L'intérêt que l'économie privée porte à la réalisation de ce projet de liaison fluviale vient d'être concrétisé par la fondation de Transhelvetica SA.
Association suisse pour la navigation du Rhône au Rhin
Notre époque est caractérisée par une augmentation constante du trafic des marchandises. Les importations s'accroissent chaque année. Nos moyens de transport traditionnels, le rail et la route, sont aujourd'hui surchargés et le seront encore bien davantage dans les années qui viennent.
La solution existe à l'échelle nationale: c'est l'aménagement du Rhin et de l'Aar pour la navigation qui déchargera les réseaux ferroviaire et routier. En outre la navigation, moyen de transport particulièrement avantageux, fera bénéficier une grande partie du pays d'une économie importante dans les frais de transport.
C'est ce qu'a voulu affirmer notre économie privée en fondant une société anonyme sans but lucratif, Transhelvetica SA pour une voie navigable transhelvétique.
Cette société fut constituée à Berne le 29 mai 1963 avec un capital initial de 1160000 francs, souscrit en quelques mois. Déjà, une augmentation de capital est en cours.
Le but de Transhelvetica est d'établir une voie navigable permanente ouverte au trafic lourd, traversant le Plateau suisse et reliant finalement le Rhin au Rhône.
Créée d'entente avec l'Association suisse pour la navigation du Rhône au Rhin, Transhelvetica est la preuve manifeste du soutien que les milieux économiques de notre pays apportent à une proche réalisation de cette voie navigable. Elle constitue un moyen de régler les problèmes encore pendants et de passer à l'exécution de l'ouvrage.
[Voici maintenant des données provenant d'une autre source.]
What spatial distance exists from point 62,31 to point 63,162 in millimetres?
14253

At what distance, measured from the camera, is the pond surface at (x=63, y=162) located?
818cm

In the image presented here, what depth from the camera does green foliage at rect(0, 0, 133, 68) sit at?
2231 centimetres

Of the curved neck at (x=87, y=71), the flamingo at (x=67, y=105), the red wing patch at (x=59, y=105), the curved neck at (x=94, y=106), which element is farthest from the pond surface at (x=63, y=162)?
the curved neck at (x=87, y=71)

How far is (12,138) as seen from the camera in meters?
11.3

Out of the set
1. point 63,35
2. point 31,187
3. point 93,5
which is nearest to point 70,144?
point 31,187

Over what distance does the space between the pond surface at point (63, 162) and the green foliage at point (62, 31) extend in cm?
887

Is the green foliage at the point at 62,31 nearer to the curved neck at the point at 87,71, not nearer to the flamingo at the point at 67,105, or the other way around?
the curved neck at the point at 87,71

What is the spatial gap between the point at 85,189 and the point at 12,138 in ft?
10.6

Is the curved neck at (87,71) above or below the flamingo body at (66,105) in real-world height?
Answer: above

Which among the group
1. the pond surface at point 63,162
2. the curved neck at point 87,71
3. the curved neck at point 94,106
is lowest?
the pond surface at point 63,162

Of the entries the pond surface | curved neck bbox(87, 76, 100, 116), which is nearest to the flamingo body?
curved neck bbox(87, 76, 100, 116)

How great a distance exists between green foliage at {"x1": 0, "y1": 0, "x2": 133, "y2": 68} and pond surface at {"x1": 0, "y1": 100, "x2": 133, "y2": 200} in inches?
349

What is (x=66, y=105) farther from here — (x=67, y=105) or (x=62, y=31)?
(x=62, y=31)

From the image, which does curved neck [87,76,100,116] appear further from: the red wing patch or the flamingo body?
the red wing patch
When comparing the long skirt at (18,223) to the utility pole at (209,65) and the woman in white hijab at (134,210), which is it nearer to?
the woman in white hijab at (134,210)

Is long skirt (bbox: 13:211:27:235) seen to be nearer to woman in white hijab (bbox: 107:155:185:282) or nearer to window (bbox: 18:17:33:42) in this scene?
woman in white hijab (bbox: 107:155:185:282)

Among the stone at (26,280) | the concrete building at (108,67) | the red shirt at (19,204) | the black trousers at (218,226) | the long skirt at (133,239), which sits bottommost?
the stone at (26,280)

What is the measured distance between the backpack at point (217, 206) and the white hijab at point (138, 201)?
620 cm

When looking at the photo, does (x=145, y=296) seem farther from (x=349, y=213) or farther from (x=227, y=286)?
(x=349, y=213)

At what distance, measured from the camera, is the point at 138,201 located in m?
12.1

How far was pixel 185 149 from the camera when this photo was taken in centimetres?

L'aménagement du Rhin, de Bâle à Koblenz, et de l'Aar jusqu'aux lacs du pied du Jura, est immédiatement réalisable. Aussi la pénétration du trafic rhénan jusqu'à Yverdon est-elle le premier objectif que Transhelvetica s'est donné. Le succès de cette première étape justifiera la jonction ultérieure avec Genève, de même que d'autres ramifications partout où les transports par eau peuvent apporter leurs avantages.
Pour cette réalisation de 300 à 400 millions de francs, selon la dimension adoptée pour les écluses, les ressources cantonales et fédérales sont indispensables. Il faut en effet conserver en Suisse le principe de libre navigation sans péage admis pour le Rhin par tous les pays intéressés. C'est la collectivité qui retirera les bénéfices nombreux, mais indirects de la construction de la voie navigable. C'est donc elle qui doit en assurer les charges, faibles du reste, si on les compare aux autres travaux publics d'intérêt national.
Transhelvetica entend poursuivre et amplifier son action avec l'appui des autorités et de l'économie privée afin de réaliser cette grande oeuvre nationale que sera la voie navigable transhelvétique.